- [EXTRACT TO READ]:
--- Start ---

In May 1973 an exhibition with the Chinese title Cultural Relics Excavated in the People’s Republic of China (Trésors d’art chinois. Récente découvertes archéologiques de la République Populaire de Chine) opened at the Petit Palais in Paris (Elisseeff and Bobot 1973). Afterwards, it travelled to Tokyo and London, and in the following years to major cities in Asia, Europe, the Americas, and Australia. Archaeology thus became a powerful tool that lent cultural legitimacy to the communist government and an effective support in the Chinese government’s attempts to re-establish diplomatic ties with the outside world.
The slogan “Make the past serve the present” (gu wei jin yong) that adorned the travelling exhibition as a motto, obtained a new meaning. Initially, it was cited ubiquitously as a means of safeguarding the revival of archaeology against ideological attacks in a reading that can be roughly interpreted as “Criticize the feudal rulers of the past in order to denounce the ‘capitalist roaders’ of the present.” In the context of the international exhibitions, however, it could be read as “Display the beauty and wealth of historical craftsmanship in order to demonstrate to the world that present-day China of the Cultural Revolution era did not subscribe to a mission to destroy, but rather to the mission to protect its cultural heritage.”

--- End ---

- [DATA EXTRACT]:
--- Start ---

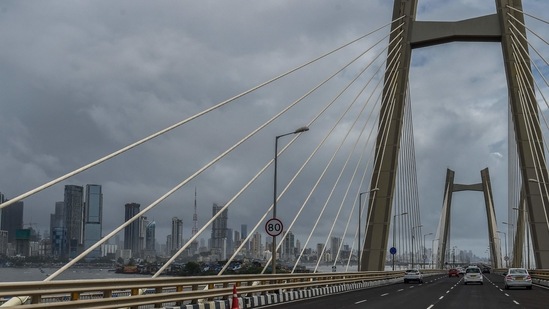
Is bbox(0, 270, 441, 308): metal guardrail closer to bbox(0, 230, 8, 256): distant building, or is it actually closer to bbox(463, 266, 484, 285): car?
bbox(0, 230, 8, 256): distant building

--- End ---

- [TO-DO LIST]:
**A.** Answer these from the passage about the 1973 exhibition, one line each:
(i) In which building and city did the exhibition open in May 1973?
(ii) Which two cities did it travel to right after that?
(iii) What slogan adorned the exhibition as a motto?
**B.** Summarize the passage about the 1973 exhibition in two sentences.
**C.** Extract the part of the passage about the 1973 exhibition between "In May 1973" and "the outside world.", inclusive.

- [ANSWERS FOR THE TASKS]:
**A.**
(i) The Petit Palais in Paris.
(ii) Tokyo and London.
(iii) "Make the past serve the present" (gu wei jin yong).

**B.** An exhibition of cultural relics excavated in the People's Republic of China opened in Paris in May 1973 and then toured major cities worldwide, making archaeology a tool that lent cultural legitimacy to the communist government and supported its efforts to re-establish diplomatic ties. Its motto, "Make the past serve the present," first served to shield archaeology from ideological attacks, but in the international exhibitions it could be read as showing that Cultural Revolution-era China aimed to protect rather than destroy its cultural heritage.

**C.**
In May 1973 an exhibition with the Chinese title Cultural Relics Excavated in the People’s Republic of China (Trésors d’art chinois. Récente découvertes archéologiques de la République Populaire de Chine) opened at the Petit Palais in Paris (Elisseeff and Bobot 1973). Afterwards, it travelled to Tokyo and London, and in the following years to major cities in Asia, Europe, the Americas, and Australia. Archaeology thus became a powerful tool that lent cultural legitimacy to the communist government and an effective support in the Chinese government’s attempts to re-establish diplomatic ties with the outside world.